[DOCUMENT EXCERPT]
┄┄┄┄┄┄┄┄┄┄

Unabomber Taunts Victim From 1993 Mail Bombing

Associated Press

The Unabomber taunted one of his injured victims in a letter released Wednesday, calling him a “techno-nerd” who should have been smart enough not to open a mysterious package that blew up.

The letter’s text to Yale University computer scientist David Gelernter was distributed by the FBI after another letter from the elusive bomber was published by The New York Times.

“People with advanced degrees aren’t as smart as they think they are,” the Gelernter letter said.

“If you’d had any brains you would have realized that there are a lot of people out there who resent bitterly the way techno-nerds like you are changing the world and you wouldn’t have been dumb enough to open an unexpected package from an unknown source.”

Gelernter was badly injured when a mail bomb exploded in his office on June 24, 1993. He needed extensive surgery on his right hand and was wounded on his abdomen, chest and face.

┄┄┄┄┄┄┄┄┄┄

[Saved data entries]

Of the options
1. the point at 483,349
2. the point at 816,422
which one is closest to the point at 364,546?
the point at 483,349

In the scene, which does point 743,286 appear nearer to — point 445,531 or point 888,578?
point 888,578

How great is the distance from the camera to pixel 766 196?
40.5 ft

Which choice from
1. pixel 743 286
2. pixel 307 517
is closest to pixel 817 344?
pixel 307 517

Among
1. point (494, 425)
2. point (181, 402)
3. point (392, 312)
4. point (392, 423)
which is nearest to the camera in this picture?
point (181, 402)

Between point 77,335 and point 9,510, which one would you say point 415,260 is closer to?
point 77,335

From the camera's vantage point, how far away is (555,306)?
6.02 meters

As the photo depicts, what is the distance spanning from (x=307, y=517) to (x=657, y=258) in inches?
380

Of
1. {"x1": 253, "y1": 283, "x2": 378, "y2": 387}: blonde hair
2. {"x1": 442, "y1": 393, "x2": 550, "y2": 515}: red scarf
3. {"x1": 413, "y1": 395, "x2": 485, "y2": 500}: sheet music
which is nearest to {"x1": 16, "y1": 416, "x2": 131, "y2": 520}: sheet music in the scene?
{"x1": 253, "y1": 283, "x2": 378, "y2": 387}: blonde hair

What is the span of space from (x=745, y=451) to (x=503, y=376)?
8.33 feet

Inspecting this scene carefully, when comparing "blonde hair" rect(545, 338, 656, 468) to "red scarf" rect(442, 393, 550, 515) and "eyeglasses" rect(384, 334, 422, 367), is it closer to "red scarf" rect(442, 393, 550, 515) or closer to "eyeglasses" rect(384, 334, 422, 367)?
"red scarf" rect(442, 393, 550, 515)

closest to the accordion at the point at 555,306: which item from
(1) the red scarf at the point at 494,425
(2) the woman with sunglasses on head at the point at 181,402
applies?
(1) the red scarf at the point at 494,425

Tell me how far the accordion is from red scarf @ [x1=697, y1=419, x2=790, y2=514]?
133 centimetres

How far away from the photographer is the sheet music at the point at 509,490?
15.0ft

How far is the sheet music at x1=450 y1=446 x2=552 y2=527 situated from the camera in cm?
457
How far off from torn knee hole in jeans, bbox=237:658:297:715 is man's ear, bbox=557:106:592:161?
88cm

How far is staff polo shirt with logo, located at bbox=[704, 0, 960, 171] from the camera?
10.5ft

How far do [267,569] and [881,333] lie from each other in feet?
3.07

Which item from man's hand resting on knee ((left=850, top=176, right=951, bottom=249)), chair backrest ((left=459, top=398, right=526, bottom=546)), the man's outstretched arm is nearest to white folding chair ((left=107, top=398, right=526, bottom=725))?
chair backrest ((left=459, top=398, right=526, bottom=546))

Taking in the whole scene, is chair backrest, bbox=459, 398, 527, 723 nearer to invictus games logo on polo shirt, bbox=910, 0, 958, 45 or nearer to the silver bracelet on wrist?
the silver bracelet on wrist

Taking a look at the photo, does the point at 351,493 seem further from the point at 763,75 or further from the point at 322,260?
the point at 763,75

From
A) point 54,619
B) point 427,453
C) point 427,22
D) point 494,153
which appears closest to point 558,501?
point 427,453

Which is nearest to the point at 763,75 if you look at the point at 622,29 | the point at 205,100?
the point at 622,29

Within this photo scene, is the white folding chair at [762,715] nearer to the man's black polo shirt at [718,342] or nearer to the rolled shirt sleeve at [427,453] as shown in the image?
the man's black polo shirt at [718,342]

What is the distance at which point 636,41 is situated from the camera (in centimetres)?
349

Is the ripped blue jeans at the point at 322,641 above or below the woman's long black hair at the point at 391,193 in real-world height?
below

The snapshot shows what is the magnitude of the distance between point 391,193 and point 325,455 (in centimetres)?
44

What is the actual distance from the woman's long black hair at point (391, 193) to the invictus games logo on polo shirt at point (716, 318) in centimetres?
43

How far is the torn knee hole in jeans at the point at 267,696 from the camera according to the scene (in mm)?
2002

┄┄┄┄┄┄┄┄┄┄

[WHAT TO WORK ON]
Please continue the news article about the Unabomber's letter to David Gelernter, picking up after its last sentence.

[RESULT BELOW]
The letter was one of four mailed April 20, the same day as the Unabomber’s latest package, which killed a timber lobbyist Monday in Sacramento.

Jim Freeman, the FBI chief in San Francisco, told reporters Tuesday that only three letters were mailed. He said Wednesday it was four and the two others were received by people unrelated to the case. He refused to disclose the contents or any details of the other two letters.

Both letters were signed “FC,” which the bomber described as a group of anarchists. He used the same signature last time he communicated by letter, also to the Times, in 1993.